> Passage
Apple and Defying Gravity

Apple had a stellar holiday quarter. There are several things that stood out, which contributed to their record quarter, which showcases the incredible foundation Apple has laid as a global business.

  • Revenue grew in nearly all geographies. Apple reported all-time revenue records in the Americas, Europe and Asia Pacific, and a return to growth in Greater China. During the earnings call, CFO added a nugget of insight that services growth was broad and double-digits across all five geographies. This point, to me, signifies an important fundamental point that services is a global growth story and not restricted to specific regions. Apple’s hardware growth was global, and the growth of its services was global.
  • The active installed base continues to grow. Apple reported their customer base size is now 1.5b devices in use, nearly one billion of those iPhones (my estimate). This indicates something that has long been a thesis in our analyst circles. A colleague named Carl Howe, who used to cover Apple but is no longer in the analyst community, put forward a thesis called the Android leaky bucket. In summary, his thesis was iPhone loyalty will always remain stronger than Android. He built his thesis out explaining the rate of change from iPhone to Android would be slim, while the rate of change from people using Android to iPhone would remain steady.

    The data shows the rate of change from those switching to iPhone from Android has slowed dramatically since early in the decade, quarterly averages globally in the single digits. But that switch correlates to an increase in disposable income. This was true in China, even segments of SE Asia, and even India, all markets where research shows those with higher income choose the iPhone. It’s safe to say that at a global level, the iPhone completely dominates the high-end of the smartphone market.

> What you need to do
Please repeat the article on Apple's holiday quarter above in full, word for word.

> Material supplied
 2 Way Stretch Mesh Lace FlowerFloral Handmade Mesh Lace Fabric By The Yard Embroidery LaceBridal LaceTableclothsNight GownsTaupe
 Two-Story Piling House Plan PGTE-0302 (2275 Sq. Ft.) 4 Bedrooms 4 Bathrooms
---
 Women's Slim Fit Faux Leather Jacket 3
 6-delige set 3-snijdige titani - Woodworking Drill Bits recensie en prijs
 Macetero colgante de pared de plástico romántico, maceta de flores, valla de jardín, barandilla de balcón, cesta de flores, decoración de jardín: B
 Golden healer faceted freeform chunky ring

> Task solution
Apple and Defying Gravity

Apple had a stellar holiday quarter. There are several things that stood out, which contributed to their record quarter, which showcases the incredible foundation Apple has laid as a global business.

  • Revenue grew in nearly all geographies. Apple reported all-time revenue records in the Americas, Europe and Asia Pacific, and a return to growth in Greater China. During the earnings call, CFO added a nugget of insight that services growth was broad and double-digits across all five geographies. This point, to me, signifies an important fundamental point that services is a global growth story and not restricted to specific regions. Apple’s hardware growth was global, and the growth of its services was global.
  • The active installed base continues to grow. Apple reported their customer base size is now 1.5b devices in use, nearly one billion of those iPhones (my estimate). This indicates something that has long been a thesis in our analyst circles. A colleague named Carl Howe, who used to cover Apple but is no longer in the analyst community, put forward a thesis called the Android leaky bucket. In summary, his thesis was iPhone loyalty will always remain stronger than Android. He built his thesis out explaining the rate of change from iPhone to Android would be slim, while the rate of change from people using Android to iPhone would remain steady.

    The data shows the rate of change from those switching to iPhone from Android has slowed dramatically since early in the decade, quarterly averages globally in the single digits. But that switch correlates to an increase in disposable income. This was true in China, even segments of SE Asia, and even India, all markets where research shows those with higher income choose the iPhone. It’s safe to say that at a global level, the iPhone completely dominates the high-end of the smartphone market.